Her eyes black beads, her face skeletal

Her bones lay in a crescent, the earth carefully swept aside.

The copper of a turning leaf lay beside her hand.

Dried berries, red once, now more like

the shrivelled eyes of a dead badger.

A thread of red cotton bound her wrists.

Who is she and how long has she been there?

Why has someone unearthed her?

Questions I cannot answer.

There was no sign of anyone

No markers to say this was an archaeological site.

There was no real reason for me to believe

that the bones were female.

the broken string of blue glass beads around her neck

gave me the she, rather than the he.

The church had stood there from the 1600’s

the graveyard, judging from the headstones longer.

How old were the uncovered bones?

I could not tell, not versed in the art of bone reading

I needed to find someone, let them know of my find.

Looking at my watch, it was late

The church doors locked, not yet fully dark.

I looked for somewhere the vicar might live.

Walking the length of the graveyard to the front gate

Across the road, one house had its lights on

Holding my breath, I knocked.
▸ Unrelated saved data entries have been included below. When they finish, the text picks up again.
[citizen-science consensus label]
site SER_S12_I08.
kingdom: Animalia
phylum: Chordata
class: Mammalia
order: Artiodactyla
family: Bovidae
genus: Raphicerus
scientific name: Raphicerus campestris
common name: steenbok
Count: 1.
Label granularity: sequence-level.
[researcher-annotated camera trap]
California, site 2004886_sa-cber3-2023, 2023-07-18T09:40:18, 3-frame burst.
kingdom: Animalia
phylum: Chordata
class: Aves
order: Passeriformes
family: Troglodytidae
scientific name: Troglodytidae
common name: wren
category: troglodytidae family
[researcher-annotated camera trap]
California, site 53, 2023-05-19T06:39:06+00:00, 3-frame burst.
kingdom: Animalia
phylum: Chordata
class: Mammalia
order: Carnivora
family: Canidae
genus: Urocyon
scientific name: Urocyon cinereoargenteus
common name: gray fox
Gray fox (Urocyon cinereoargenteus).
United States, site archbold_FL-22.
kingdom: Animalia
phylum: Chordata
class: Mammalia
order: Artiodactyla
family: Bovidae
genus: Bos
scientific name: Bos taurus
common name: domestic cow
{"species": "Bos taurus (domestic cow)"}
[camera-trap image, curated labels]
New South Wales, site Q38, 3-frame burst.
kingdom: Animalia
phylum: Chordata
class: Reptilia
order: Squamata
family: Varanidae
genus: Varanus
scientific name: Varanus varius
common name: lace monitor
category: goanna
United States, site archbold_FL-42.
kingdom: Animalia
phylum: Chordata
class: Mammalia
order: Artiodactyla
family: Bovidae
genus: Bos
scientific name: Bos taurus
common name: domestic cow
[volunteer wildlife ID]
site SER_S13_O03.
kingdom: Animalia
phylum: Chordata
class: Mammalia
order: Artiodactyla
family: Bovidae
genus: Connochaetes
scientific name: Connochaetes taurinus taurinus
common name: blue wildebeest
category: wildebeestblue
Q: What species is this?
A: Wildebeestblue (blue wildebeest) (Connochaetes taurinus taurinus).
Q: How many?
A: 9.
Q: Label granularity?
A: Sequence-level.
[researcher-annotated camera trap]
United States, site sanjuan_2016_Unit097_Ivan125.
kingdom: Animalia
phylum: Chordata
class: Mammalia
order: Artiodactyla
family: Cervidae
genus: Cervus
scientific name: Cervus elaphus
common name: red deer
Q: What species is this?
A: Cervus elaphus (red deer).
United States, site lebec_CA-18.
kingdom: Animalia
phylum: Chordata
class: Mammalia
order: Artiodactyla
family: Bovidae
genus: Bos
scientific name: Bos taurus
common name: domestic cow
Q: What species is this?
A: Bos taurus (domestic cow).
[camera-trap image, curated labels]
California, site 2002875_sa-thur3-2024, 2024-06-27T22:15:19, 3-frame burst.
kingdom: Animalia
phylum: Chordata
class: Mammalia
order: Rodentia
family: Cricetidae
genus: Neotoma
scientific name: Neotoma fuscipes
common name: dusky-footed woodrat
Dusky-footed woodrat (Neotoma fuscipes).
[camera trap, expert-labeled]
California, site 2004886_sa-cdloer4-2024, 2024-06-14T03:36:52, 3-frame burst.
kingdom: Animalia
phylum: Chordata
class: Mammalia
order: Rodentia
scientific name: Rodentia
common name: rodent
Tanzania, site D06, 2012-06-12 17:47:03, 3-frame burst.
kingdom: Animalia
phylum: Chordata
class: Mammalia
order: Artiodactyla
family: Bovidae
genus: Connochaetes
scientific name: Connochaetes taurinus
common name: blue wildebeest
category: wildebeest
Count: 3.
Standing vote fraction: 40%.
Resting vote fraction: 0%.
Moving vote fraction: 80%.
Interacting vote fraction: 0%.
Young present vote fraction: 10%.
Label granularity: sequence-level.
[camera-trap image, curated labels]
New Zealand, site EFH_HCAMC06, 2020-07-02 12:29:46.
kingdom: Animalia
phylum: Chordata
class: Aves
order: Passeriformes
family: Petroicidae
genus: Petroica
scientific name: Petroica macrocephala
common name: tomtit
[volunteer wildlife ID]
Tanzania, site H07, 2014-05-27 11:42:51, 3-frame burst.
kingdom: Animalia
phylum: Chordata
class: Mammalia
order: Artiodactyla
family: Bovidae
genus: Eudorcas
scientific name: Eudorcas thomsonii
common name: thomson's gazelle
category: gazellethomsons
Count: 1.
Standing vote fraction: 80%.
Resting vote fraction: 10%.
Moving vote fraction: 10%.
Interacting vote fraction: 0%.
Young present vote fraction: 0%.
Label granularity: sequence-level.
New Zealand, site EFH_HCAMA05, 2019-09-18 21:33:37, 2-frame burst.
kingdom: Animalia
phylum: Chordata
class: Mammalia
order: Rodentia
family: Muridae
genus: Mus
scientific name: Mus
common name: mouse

I had found the vicar.

Asking me in, his lady wife made tea with two biscuits on the saucer

my clumsy hands held the delicate china like the claws of an eagle

I had no desire to drop it, to look like a fool.

Bad enough, the questions I was about to ask

The vicar’s answers glued my body to the chair

A hundred years ago, Margaret Lee was stoned to death

The night of the crescent moon on Michaelmas eve

For carrying another man’s child.

My thoughts became jumbled with the vicar’s words

The items you mention were there to keep her earthbound

For the past five years we uncover the grave

To let her remember how it felt to be free

We believe her punishment didn’t fit the crime

Our hope is, she might be released from her bondage

We wait for a sign.

I had forgotten it was Christmas eve, before leaving,

I suggested they should take the red cotton from her wrists

Remove the remaining items, including the broken blue beads

That once may have adorned her neck.

The vicar looked at me in surprise, his wife almost dropped the cup,

standing as if she had been shot from the chair.

God in heaven, why haven’t we thought of that?

It must be done, husband. It may stop the crying

that haunts us each year on this blessed day.